begin TEXT BLOCK

6 N.E.2d 619 | Ill. | 1937
The sole question here is whether item fifteen of the will of Katherine M. McKibben violates the rule against perpetuities. The circuit court of Cook county held that it did not, and from its decree the present direct appeal was taken, a freehold being involved.
At the time of her death Katherine M. McKibben was a widow. Her only heir-at-law was a son, Thomas Stanley McKibben, one of the plaintiffs and appellants. By item thirteen of her will the testatrix bequeathed only one dollar to him, because, as stated, of his conduct toward her during her lifetime "and his evident lack of the faith and endearment ordinarily held by an only son for his mother." She further directed "that he receive no other money, property or thing of value" from her estate. After other directions and bequests of comparatively small amounts, she left, by item fifteen, the bulk of her estate, valued at about $100,000, in trust for the children of her son, in the following manner: *371
"Item Fifteen. a. All the rest, residue and remainder of my estate, real, personal and mixed, wheresoever situated, which I may own at my death, I give, devise and bequeath to the Pioneer Trust and Savings Bank as trustee, in trust for the children of my son, Thomas Stanley McKibben, share and share alike.
"b. The trust estate herein established shall continue until the youngest of said children living at the time of my death shall reach the age of thirty-five years, or if said youngest child shall die before reaching such age, at the date such child would have reached such age if he or she had lived.
"c. In the period from my death until the termination of said trust, the income from said trust estate shall be divided equally among such children as may be living, and paid to them in quarterly installments. Should any such child die during the period of said trust estate, leaving no children, the income shall be divided among the surviving children equally. The child or children of any deceased child shall succeed to the share of the parent, per stirpes and not per capita. "d. When said trust is so terminated, the corpus thereof and any undistributed income shall be divided equally among such children of Thomas Stanley McKibben as may then be living, the children of any who may have died to take their parent's share,per stirpes and not per capita. "e. It is my intention and desire that such residue of my estate shall be kept intact in the hands of said trustee, or some other bank or corporate trustee, until the youngest child of my said son who may be living at the time of my death shall reach the age of thirty-five years; that during that period there may be an equal distribution among my grandchildren, including the children of any who may die; and that then there may be a similar distribution of the body of said trust. *372 "f. The said trustee is to have and to hold in trust the said real estate devised to it, and to rent, manage and control the same as to it or its successor may seem best, and shall have full power and authority to sell and convey all or any part thereof, absolutely and in fee simple, and to execute all deeds and instruments of transfer necessary or proper to pass title absolutely and to give acquittance for the purchase money. The proceeds of sale thereof, together with other funds coming into the hands of such trustee, shall be kept invested in accordance with law as such trustee deems best, in order to produce the greatest net income consistent with security of investment.

end TEXT BLOCK
begin MATERIAL PROVIDED

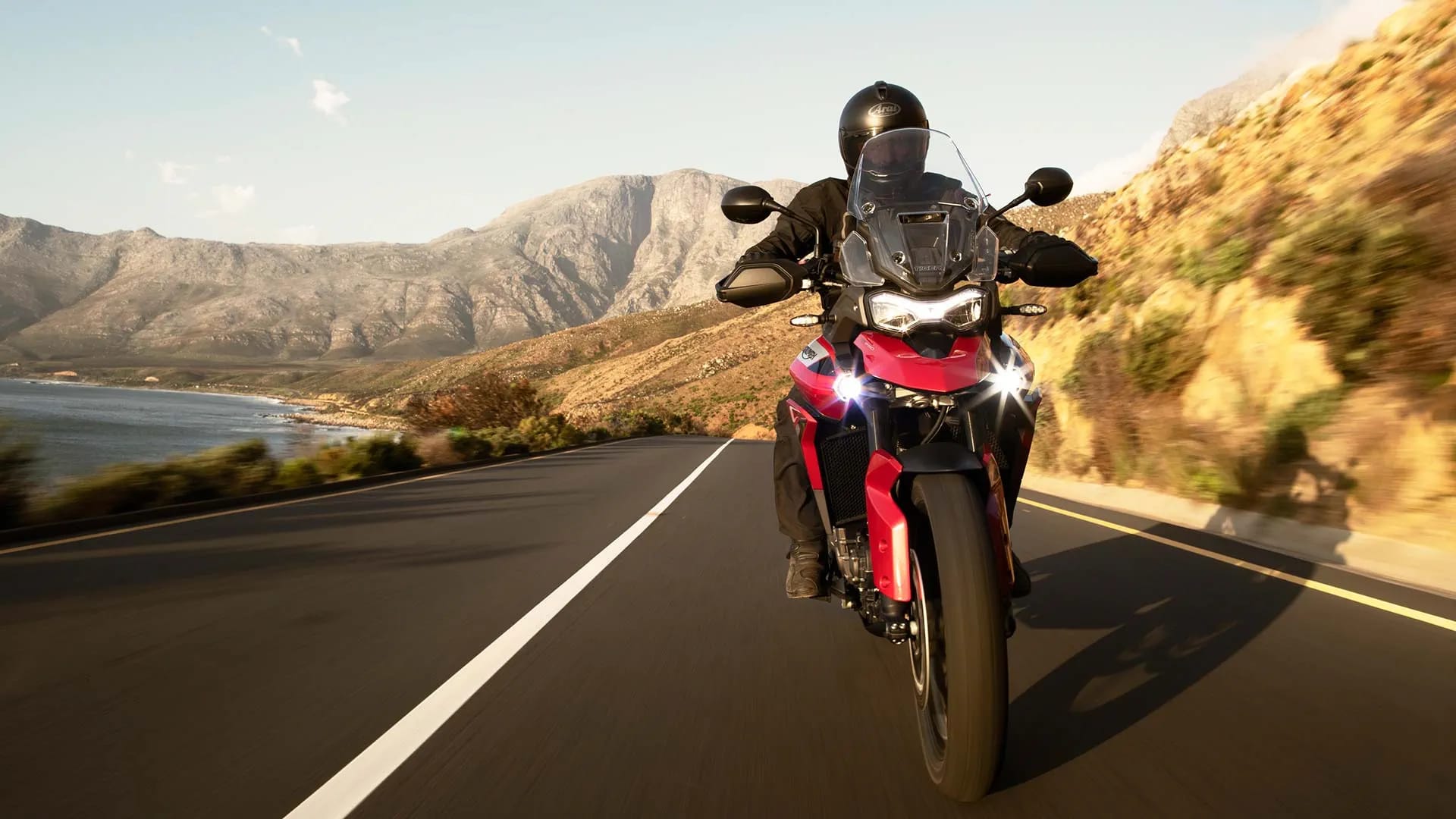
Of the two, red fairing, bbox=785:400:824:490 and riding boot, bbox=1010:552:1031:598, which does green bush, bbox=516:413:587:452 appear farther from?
riding boot, bbox=1010:552:1031:598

end MATERIAL PROVIDED

#### SET TASKS
a) In the court opinion, which bank does item fifteen of the will name as trustee?
b) Transcribe the court opinion word for word from "6 N.E.2d 619" to "freehold being involved.".
The lines above are a separate body of material from the court opinion.

#### RESULTS OF THE TASKS
a) The Pioneer Trust and Savings Bank.

b)
6 N.E.2d 619 | Ill. | 1937
The sole question here is whether item fifteen of the will of Katherine M. McKibben violates the rule against perpetuities. The circuit court of Cook county held that it did not, and from its decree the present direct appeal was taken, a freehold being involved.